As if the lack of explanation and recourse were not enough, once customers have moved on, they don’t know whether there is a black mark somewhere on their permanent records that will cause a repeat episode at another bank. If the bank has filed an SAR, it isn’t legally allowed to tell you, and the federal government prosecutes only a small fraction of the people whom the banks document in their SARs.

 

As a result, you don’t know what you’re under suspicion for. “You feel like you’re walking around wearing this scarlet letter,” said Caroline Potter, whose Citibank accounts were shut down abruptly last year.

 

The banks, facing ever more aggressive regulators and examiners, offer a modicum of sympathy.

 

“We want to build long-term relationships with our clients, which is why accounts are closed only after appropriate review and consideration of the facts,” said Jerry Dubrowski, a spokesperson for JPMorgan Chase, the nation’s largest bank with 80 million retail customers and 6 million small-business ones.
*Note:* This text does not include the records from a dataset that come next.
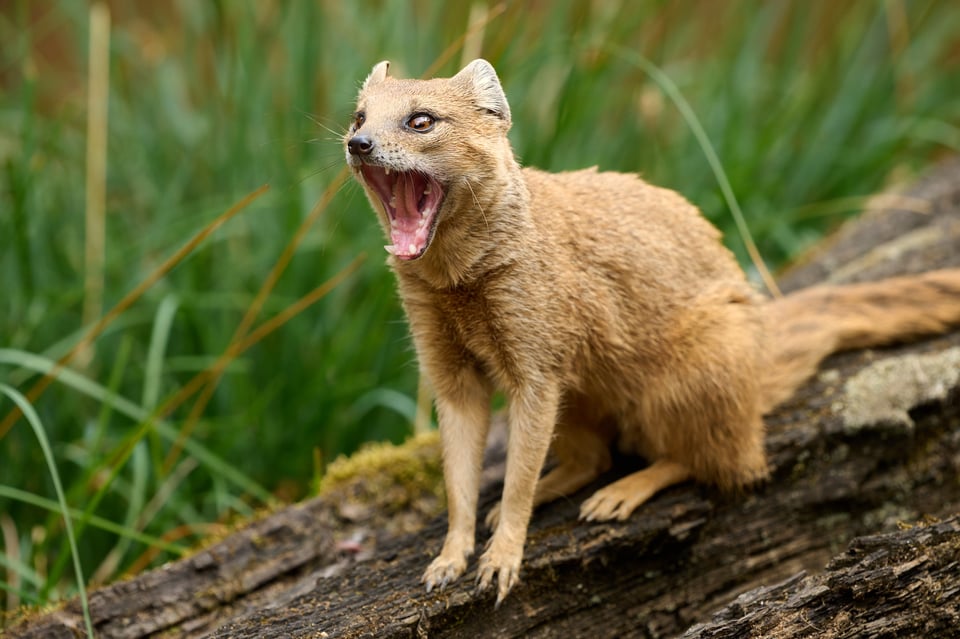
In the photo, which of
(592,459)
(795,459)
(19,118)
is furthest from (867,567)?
(19,118)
Former Chase account holders sent nearly 200 complaints to the Times.

 

“We act in accordance with our compliance program, consistent with our regulatory obligations,” Dubrowski continued. “We know that can be frustrating to clients, but we must follow those obligations.”

 

He added that “the vast majority of closures are correct, consistent with the regulatory obligations we are required to follow,” and that the number of closed accounts was a fraction of the bank’s overall business.